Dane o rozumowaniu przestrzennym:
# # # #

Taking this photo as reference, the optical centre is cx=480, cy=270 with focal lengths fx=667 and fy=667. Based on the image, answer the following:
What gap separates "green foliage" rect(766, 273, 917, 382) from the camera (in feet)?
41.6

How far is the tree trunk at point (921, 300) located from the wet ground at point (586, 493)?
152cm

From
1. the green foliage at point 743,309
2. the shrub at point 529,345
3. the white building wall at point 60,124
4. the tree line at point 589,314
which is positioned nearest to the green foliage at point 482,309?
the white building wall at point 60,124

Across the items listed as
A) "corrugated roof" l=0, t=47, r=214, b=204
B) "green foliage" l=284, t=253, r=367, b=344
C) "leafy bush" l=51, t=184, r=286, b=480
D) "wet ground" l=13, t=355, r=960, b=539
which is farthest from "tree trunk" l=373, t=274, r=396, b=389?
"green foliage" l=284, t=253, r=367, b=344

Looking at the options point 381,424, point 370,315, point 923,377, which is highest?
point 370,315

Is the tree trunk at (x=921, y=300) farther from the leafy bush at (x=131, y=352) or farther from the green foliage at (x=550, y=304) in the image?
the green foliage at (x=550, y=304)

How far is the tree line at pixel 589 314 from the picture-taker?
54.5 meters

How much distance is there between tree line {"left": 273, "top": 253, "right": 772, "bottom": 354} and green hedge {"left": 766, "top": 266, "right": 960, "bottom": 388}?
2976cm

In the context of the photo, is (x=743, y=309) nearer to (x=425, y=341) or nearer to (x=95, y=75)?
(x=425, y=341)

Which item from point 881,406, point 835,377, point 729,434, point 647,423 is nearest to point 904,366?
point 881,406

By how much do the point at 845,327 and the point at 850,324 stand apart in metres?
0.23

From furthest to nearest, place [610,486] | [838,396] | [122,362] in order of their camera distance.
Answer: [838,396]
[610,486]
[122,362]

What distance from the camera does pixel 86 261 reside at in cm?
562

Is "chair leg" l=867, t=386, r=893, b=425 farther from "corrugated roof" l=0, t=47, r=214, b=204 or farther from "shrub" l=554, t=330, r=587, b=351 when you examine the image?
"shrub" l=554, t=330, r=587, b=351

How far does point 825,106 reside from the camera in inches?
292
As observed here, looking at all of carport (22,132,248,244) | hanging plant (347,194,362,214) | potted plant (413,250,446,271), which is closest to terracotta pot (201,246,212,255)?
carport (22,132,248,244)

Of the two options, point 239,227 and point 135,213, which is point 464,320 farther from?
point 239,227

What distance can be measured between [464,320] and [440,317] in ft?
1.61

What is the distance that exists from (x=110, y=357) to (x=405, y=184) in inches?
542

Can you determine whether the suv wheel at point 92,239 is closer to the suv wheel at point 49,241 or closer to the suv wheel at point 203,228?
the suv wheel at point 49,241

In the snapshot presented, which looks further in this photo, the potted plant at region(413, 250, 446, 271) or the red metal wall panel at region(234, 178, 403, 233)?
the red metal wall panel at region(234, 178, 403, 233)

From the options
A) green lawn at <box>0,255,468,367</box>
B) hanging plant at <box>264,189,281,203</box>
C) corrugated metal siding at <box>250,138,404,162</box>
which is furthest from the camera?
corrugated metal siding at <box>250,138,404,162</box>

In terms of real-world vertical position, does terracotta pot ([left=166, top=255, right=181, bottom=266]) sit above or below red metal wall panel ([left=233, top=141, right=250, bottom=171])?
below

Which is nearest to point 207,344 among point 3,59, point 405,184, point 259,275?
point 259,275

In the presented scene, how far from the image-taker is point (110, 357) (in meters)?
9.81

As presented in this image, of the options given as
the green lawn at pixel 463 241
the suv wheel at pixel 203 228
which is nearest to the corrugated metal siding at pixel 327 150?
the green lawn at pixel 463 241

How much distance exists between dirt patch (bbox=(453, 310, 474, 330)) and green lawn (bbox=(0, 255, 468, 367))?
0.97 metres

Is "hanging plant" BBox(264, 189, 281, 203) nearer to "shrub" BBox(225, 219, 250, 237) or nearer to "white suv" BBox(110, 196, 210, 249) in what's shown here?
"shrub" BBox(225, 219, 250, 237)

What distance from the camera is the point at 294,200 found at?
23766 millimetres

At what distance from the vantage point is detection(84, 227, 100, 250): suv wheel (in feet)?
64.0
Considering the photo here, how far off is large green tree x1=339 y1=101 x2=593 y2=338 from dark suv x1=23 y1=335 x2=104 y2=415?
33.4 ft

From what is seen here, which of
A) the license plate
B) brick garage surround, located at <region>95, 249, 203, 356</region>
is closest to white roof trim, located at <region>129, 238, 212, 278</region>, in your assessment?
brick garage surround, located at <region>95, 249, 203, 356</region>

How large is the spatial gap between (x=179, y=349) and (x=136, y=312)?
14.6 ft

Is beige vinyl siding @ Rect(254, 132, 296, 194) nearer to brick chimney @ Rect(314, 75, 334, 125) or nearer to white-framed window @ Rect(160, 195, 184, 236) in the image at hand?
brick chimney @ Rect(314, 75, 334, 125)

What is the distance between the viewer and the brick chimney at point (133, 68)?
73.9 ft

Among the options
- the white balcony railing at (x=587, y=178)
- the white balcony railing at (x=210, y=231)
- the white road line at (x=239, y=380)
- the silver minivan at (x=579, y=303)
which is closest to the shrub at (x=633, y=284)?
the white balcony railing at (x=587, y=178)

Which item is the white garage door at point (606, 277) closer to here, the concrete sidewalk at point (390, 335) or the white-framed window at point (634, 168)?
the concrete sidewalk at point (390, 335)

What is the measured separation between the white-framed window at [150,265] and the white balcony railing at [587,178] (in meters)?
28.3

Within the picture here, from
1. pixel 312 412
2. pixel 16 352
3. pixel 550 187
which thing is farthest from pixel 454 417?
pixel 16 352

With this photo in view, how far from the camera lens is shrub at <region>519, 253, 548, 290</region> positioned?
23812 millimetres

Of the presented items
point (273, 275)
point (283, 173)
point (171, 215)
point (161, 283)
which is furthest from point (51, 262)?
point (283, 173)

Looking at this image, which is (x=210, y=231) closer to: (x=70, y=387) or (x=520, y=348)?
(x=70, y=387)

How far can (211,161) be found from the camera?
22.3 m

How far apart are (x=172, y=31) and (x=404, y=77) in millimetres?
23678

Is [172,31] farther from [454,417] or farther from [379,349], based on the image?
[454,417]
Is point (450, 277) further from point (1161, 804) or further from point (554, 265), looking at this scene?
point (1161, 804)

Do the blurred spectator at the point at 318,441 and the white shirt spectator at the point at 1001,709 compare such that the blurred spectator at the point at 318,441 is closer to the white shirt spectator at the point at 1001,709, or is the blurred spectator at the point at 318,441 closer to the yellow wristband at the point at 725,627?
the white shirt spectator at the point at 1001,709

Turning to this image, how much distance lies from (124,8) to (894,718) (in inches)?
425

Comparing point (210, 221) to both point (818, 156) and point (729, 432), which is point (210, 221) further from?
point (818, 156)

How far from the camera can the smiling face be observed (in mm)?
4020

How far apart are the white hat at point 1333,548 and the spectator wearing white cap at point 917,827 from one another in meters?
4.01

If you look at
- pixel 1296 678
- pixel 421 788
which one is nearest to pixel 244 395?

# # # #

Cel:
Zaktualizuj fragment, który zaczyna się od wiersza zawierającego „In the presented”, a kończy na wierszu zawierającym „0.97 metres” (oba wiersze włącznie), zamieniając „dirt patch” na „mud patch”. Resztę zostaw bez zmian i podaj tylko ten fragment.

Odpowiedź poniżej:
In the presented scene, how far from the image-taker is point (110, 357) (in meters)?
9.81

As presented in this image, of the options given as
the green lawn at pixel 463 241
the suv wheel at pixel 203 228
which is nearest to the corrugated metal siding at pixel 327 150?
the green lawn at pixel 463 241

How much distance exists between mud patch (bbox=(453, 310, 474, 330)) and green lawn (bbox=(0, 255, 468, 367))?
0.97 metres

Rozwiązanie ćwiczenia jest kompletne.